*** Document passage Section Begins ***

Are we doing enough to get everyone -- IT and business professional alike -- geared up for the data analytics-driven economy ahead of us? No way. However, the Covid-19 crisis, with its massive pressure on organizations to digitally transform overnight, has caused business leaders to step up their training in critical technology areas.
That's the key takeaway from a survey of 937 professionals, released by Netwrix, which tracked changes in IT priorities as a result of the crisis. The study, conducted in June 2020, showed that the IT skills shortage requires organizations to prioritize investment in IT staff education. The share of CIOs and IT directors that plan to invest in IT education has almost doubled since the onset of the crisis, from 20% in late 2019 to 38% now. In addition, with hiring freezes in place at many organizations, 31% of respondents see educating their current IT pros as a great option for addressing the skills shortage.
Still, we're a long way off from investing in or supporting the development of AI skills employers need for the years ahead. The Bipartisan Policy Center, a research arm of the U.S. Congress, just issued a report that stresses the need for greater AI education and training so public and private-sector organizations can stay ahead in the global economy. "Closing the AI talent gap requires a targeted approach to training, recruiting, and retaining skilled workers. This AI talent should ideally have a multidisciplinary skill set that includes ethics."
Competition for AI-skilled professionals is not limited to just technology companies, the report adds. It's "spanning almost all industries as businesses seek to leverage the strengths of AI. For instance, in the race to manufacture self-driving cars, the auto industry competes with Silicon Valley for the same experts."
The good news is that those professionals seeking to build up their AI resumes need not wait for corporate and government actions. There are many free or low-cost resources available from the world's leading universities that cover many key aspects of AI, machine learning, deep learning and natural language processing.
Lukas Spranger, a data scientist and software engineer, has been compiling a growing list of online courses over at the KDNuggets site. These include the following:
- Machine learning (Stanford University): Introductory course covers classic techniques.
- Introduction to Artificial Intelligence (University of California Berkeley): Covers everything pertaining to understanding AI.
- Natural Language Processing with Deep Learning (Stanford): Modern NLP techniques.
- Emerging Challenges in Deep Learning (Simons Institute): A series covering topics such as "efficient deep learning with humans in the loop," "aligning ML objectives with human values," "is deeper better when shallow is good?"
- ECE AI Seminar Series (New York University): A series covering topics such as "obstacles to progress in deep learning and AI," "The AI trinity: data + infrastructure + algorithms"
Interestingly, along with the courses mentioned above, there is also a no-code way to deploy an AI model -- that is, without writing a single line of code by employing open-source and cloud-based resources. In a recent post, Francesco Palma walks through a process for classifying pictures of flowers, using Giotto, a no-code AI platform.
The bottom line is that demand for advanced technology skills will keep growing as organizations increasingly rely on technology and digital resources to compete in an incredibly fierce global economy. Bachelors and masters degrees earned in one's twenties will only go so far -- what is happening is people will be assembling their own skillsets through ongoing learning, available through an abundance of online courses and skills refreshes.

*** Document passage Section Ends ***
*** Material supplied Section Begins ***

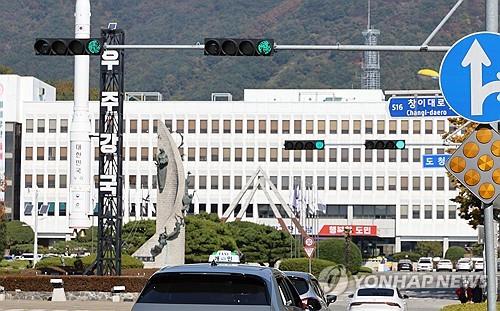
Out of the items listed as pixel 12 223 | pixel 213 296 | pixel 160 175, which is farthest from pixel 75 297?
pixel 12 223

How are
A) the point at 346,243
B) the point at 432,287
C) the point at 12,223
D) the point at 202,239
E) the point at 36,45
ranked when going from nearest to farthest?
the point at 36,45, the point at 432,287, the point at 202,239, the point at 346,243, the point at 12,223

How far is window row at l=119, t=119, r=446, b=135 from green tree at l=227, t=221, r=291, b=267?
3084cm

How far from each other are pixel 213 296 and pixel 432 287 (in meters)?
63.0

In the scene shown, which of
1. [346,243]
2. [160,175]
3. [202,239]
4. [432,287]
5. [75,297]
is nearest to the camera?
[75,297]

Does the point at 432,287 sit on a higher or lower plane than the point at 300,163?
lower

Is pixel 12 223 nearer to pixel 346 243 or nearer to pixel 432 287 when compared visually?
pixel 346 243

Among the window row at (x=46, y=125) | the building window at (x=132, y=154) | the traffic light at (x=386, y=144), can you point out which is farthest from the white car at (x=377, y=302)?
the window row at (x=46, y=125)

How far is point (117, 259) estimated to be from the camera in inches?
2115

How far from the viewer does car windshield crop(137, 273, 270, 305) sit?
12.2 m

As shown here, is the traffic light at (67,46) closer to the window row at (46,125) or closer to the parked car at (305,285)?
the parked car at (305,285)

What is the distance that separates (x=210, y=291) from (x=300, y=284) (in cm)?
1155

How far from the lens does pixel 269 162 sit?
123 m

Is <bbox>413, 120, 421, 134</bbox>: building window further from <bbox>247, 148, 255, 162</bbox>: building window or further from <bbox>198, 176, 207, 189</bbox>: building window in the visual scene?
<bbox>198, 176, 207, 189</bbox>: building window

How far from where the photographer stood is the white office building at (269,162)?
402ft
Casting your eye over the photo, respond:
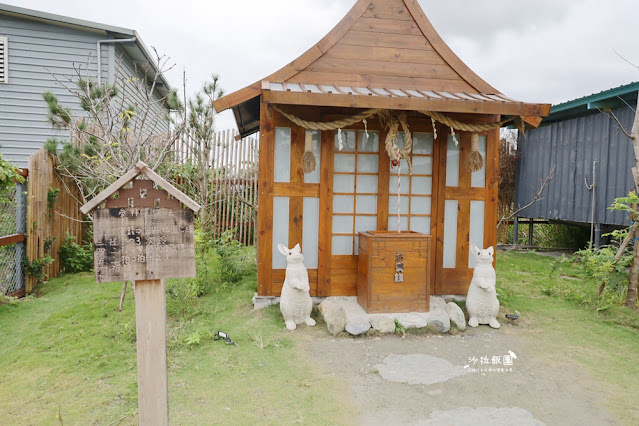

*** Material supplied Section Ends ***

Work task 1 | According to the article on AI skills training, how has the share of CIOs and IT directors planning to invest in IT education changed since the crisis began?
Work task 2 | Summarize the article on AI skills training in two sentences.
Work task 3 | According to the article on AI skills training, why do 31% of survey respondents see educating their current IT pros as a great option for addressing the skills shortage?

Final answer 1 | It has almost doubled, from 20% in late 2019 to 38% now.

Final answer 2 | The Covid-19 crisis has pushed organizations to step up technology training, and a Netwrix survey found that the share of CIOs and IT directors planning to invest in IT education nearly doubled. Demand for AI skills is still far ahead of training efforts, but professionals can use free or low-cost university courses and no-code tools to build these skills through ongoing learning.

Final answer 3 | Many organizations have hiring freezes in place. Training the staff they already have is therefore a way to deal with the IT skills shortage.